One person who participated in the maskless protest Sept. 1 was Dr. Elizabeth Laffay, a physician with a practice in Sandusky. Laffay was not immediately available for comment, but she’s made her views well-known in videos related to her practice.
“What started as a flattening of the curve has now become waiting for a vaccine, maybe. And I’m wondering what was wrong with the old normal?” Laffay states in one video recorded in about April.
“You know, for years, we have lived with viruses and bacteria and relied on our body’s innate ability to fight off those diseases. And we’ve had some time with this virus now, and we’ve found it’s not nearly as deadly as we initially thought, and there are great treatments out there that are effective.
“So, it’s essentially on par with the flu.”
As of Thursday, more than 190,000 Americans had died from complications related to COVID-19, about 100,000 more now than when Laffay made that video.

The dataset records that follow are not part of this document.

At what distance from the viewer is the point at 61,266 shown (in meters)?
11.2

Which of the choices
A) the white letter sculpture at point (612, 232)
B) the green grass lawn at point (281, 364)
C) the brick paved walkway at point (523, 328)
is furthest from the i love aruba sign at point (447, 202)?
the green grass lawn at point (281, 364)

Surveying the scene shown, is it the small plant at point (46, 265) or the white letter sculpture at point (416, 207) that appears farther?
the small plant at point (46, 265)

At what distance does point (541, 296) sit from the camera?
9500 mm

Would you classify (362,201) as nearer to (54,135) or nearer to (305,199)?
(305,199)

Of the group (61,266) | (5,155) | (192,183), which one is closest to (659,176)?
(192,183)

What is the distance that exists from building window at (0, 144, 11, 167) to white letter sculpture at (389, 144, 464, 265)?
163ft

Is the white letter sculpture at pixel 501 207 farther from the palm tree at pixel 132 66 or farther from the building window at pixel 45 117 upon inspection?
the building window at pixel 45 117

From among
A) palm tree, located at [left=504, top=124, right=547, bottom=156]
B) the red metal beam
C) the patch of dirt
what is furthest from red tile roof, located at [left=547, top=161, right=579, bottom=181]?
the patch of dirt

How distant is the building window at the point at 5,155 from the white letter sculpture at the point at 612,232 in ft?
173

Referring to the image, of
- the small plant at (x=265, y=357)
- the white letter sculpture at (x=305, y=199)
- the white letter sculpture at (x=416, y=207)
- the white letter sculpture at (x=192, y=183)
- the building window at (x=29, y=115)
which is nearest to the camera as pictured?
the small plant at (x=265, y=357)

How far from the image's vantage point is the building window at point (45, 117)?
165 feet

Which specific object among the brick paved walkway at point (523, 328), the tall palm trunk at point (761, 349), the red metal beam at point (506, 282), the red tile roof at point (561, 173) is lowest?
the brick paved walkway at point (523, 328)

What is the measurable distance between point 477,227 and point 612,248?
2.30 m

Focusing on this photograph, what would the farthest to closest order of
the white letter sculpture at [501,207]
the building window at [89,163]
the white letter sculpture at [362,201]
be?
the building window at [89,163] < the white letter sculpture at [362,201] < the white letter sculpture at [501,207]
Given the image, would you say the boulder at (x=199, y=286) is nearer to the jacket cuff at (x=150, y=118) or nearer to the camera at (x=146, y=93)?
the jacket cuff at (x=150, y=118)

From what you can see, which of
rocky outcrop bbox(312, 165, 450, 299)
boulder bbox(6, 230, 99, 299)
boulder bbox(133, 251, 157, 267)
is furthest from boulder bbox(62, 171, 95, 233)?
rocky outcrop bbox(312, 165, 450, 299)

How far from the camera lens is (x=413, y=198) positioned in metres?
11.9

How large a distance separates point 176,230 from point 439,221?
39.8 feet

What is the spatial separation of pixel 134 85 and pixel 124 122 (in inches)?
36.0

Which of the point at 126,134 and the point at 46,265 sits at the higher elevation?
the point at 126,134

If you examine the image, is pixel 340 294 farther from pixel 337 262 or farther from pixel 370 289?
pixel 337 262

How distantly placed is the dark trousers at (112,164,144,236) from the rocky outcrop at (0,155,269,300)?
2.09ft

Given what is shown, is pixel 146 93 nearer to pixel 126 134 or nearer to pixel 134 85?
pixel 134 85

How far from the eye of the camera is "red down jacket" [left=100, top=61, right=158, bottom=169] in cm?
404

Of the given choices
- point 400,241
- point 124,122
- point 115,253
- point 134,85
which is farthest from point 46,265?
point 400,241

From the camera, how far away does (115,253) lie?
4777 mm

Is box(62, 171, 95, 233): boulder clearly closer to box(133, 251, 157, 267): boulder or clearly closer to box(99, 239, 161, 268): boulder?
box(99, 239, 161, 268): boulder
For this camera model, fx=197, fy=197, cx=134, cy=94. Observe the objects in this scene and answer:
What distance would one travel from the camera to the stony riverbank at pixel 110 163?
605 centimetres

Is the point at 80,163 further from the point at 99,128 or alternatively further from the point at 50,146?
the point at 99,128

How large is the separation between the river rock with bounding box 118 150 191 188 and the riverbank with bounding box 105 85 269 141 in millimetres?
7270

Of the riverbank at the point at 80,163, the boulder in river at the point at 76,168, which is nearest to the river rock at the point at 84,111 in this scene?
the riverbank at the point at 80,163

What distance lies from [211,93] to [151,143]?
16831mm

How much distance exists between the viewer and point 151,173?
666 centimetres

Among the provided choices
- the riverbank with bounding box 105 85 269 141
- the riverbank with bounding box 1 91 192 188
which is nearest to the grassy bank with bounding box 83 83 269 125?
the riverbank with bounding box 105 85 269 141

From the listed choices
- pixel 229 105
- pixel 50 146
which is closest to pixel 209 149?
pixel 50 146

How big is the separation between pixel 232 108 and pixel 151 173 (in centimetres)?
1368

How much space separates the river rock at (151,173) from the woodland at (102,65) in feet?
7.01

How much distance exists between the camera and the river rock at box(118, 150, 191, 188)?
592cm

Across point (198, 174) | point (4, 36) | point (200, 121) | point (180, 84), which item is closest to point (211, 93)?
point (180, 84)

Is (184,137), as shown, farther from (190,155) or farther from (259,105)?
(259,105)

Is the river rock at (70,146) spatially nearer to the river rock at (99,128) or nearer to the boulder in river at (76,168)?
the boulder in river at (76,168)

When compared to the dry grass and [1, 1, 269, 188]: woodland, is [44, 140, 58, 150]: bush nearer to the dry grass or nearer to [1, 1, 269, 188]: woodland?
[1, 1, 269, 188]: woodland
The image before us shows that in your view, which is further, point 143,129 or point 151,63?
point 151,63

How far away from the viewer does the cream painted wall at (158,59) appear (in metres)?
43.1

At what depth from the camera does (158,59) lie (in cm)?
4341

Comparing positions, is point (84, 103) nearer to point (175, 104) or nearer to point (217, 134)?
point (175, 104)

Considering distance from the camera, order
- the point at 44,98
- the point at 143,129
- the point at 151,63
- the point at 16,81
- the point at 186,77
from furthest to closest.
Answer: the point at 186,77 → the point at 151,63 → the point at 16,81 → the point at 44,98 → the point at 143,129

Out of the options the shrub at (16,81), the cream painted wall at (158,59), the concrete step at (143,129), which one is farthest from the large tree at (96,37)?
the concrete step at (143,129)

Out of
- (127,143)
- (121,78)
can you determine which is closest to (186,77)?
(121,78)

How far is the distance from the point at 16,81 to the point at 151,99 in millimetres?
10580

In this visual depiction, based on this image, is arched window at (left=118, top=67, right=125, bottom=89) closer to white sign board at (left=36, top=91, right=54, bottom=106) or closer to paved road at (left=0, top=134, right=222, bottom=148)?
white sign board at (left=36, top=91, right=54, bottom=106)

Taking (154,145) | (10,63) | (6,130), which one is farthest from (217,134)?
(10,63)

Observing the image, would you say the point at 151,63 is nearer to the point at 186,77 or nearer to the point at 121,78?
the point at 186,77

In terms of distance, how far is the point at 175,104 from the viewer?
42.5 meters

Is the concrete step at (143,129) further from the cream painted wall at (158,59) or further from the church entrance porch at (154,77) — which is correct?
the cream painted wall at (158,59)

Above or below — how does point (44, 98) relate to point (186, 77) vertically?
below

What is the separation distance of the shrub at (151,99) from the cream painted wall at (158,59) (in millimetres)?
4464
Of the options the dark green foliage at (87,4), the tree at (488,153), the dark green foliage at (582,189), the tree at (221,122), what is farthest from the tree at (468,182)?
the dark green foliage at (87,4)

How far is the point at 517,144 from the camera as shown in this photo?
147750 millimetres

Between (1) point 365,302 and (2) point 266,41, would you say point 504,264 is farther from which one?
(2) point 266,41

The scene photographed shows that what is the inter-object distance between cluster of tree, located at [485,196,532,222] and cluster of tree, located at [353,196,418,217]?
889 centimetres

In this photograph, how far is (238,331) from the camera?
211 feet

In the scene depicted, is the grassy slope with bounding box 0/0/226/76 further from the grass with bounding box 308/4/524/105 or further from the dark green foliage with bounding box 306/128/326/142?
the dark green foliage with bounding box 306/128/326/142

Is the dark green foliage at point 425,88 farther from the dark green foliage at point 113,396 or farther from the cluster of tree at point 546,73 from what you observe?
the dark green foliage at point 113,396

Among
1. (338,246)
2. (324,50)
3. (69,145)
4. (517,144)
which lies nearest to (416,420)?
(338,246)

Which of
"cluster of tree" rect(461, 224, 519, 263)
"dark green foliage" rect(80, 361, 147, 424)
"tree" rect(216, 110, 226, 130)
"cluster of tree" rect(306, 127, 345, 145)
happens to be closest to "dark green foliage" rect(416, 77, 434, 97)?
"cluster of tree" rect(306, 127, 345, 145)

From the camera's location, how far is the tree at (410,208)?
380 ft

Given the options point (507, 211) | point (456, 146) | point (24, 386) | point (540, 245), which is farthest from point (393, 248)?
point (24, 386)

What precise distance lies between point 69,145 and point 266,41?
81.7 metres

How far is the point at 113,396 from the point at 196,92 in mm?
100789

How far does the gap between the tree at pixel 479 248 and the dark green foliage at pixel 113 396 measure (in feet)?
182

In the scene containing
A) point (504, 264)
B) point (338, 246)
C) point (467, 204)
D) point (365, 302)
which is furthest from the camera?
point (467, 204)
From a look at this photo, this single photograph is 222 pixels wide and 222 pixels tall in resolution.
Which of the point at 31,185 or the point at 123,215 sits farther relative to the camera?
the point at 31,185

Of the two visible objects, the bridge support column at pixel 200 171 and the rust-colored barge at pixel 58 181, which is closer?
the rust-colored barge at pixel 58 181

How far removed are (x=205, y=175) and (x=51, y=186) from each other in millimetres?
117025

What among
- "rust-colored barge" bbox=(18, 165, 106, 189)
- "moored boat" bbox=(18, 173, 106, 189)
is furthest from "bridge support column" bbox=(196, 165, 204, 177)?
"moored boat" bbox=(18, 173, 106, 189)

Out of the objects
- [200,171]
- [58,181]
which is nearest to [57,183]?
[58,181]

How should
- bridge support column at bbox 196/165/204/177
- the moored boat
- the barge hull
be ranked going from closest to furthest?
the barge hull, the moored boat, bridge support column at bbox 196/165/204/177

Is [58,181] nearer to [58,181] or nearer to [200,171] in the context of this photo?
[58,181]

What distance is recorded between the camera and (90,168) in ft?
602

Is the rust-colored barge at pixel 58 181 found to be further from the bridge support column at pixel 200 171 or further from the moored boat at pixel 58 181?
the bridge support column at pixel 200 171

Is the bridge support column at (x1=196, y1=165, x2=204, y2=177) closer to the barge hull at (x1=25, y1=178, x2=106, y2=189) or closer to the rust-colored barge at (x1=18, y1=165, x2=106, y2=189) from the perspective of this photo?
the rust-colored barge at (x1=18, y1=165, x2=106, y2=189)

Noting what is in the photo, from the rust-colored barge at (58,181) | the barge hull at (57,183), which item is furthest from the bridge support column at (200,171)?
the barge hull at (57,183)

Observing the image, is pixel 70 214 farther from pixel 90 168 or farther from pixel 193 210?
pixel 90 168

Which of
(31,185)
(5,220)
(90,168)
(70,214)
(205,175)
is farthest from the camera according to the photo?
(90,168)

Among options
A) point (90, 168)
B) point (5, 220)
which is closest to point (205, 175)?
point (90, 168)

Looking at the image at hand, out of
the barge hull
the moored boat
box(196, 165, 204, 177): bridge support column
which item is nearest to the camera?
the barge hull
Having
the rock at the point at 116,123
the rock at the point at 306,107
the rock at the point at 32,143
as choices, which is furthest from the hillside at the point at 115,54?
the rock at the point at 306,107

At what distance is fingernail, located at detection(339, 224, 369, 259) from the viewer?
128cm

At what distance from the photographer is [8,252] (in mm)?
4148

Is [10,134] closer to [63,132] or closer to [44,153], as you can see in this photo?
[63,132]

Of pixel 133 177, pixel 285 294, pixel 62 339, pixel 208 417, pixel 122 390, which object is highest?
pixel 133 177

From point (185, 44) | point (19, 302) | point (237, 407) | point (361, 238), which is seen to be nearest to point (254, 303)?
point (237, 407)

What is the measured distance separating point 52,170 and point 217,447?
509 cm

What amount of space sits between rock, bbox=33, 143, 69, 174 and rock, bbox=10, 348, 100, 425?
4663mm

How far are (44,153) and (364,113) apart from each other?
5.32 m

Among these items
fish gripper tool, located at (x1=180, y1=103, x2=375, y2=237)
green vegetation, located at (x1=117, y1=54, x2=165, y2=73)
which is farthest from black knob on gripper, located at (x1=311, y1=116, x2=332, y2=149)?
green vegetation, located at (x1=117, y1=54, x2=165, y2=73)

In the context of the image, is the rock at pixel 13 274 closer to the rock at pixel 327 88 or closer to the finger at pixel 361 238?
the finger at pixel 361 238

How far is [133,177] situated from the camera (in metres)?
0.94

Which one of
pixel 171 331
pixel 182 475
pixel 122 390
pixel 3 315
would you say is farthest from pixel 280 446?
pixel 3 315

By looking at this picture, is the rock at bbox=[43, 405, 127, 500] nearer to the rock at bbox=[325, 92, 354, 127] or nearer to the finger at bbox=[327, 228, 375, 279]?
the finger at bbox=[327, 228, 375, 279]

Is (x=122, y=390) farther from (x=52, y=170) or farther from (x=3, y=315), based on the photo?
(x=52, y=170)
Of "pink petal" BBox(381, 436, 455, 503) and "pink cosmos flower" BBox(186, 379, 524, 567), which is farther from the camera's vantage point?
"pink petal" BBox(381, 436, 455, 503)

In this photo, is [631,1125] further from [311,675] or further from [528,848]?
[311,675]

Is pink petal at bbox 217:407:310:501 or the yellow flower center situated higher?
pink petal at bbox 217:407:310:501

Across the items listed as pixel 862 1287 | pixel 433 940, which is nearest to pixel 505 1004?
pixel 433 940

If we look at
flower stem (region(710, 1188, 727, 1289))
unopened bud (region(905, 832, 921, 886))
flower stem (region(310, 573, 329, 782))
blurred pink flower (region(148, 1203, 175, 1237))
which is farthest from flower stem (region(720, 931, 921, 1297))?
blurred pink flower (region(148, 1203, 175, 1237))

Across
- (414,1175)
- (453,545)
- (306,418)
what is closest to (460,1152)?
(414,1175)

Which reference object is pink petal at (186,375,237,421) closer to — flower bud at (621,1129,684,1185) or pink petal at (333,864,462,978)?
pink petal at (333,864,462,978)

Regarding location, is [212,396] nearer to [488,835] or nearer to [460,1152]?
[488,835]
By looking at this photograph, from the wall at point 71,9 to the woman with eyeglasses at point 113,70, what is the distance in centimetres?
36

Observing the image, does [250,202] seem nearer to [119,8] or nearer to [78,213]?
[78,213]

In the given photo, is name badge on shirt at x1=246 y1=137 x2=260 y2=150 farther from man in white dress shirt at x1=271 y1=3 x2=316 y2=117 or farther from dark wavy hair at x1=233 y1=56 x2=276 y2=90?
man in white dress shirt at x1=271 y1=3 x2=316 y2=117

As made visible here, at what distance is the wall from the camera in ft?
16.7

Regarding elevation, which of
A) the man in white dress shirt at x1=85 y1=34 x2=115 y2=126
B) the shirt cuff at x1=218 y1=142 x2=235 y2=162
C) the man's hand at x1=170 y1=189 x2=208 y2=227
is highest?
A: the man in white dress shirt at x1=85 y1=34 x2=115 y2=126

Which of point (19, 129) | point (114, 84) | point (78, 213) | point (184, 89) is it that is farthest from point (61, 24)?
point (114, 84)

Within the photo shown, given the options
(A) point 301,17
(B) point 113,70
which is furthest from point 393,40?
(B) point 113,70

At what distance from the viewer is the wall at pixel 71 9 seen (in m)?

The death tolls from past pandemics range from up to 50 million caused by the 1918 flu pandemic and up to 200 million during the Bubonic plague.
Closer to home, the two cholera pandemics killed an estimated 1.8 million people, including decimating Sandusky, in the 19th century.
Floro said Laffay is simply flat-out wrong to downplay the coronavirus or suggest it is like the flu.
“This is a novel virus. We do not recognize this virus,” she said.
The full impact of the disease is unknown, and full recovery can be elusive.
“What we are seeing is more than lung effects. We are seeing clots, strokes, deep vein thrombosis, systematic effects on the nerves (the lack of smell and taste) and heart (ailments),” said Floro, whose practice is entirely based in the hospital setting. “Asymptomatic does not mean without disease.”
Laffay, in one video, urges viewers to not use masks.
“We need to come out from behind our mandated masks,” she states.
“If you’re feeling confident, though, like me, I think it’s time to have drink with a friend, invite a few people over, get your hands dirty. If you’re ready, it’s time to come out and play.”
That, from Floro’s point of view, working with patients of the disease, is terrible advice, and Laffay is relying on discredited information in making such a statement.
“Respect the virus,” Floro said. “Do whatever you can to prevent transmission. That includes wearing a mask when there is a mandate. COVID is not over.”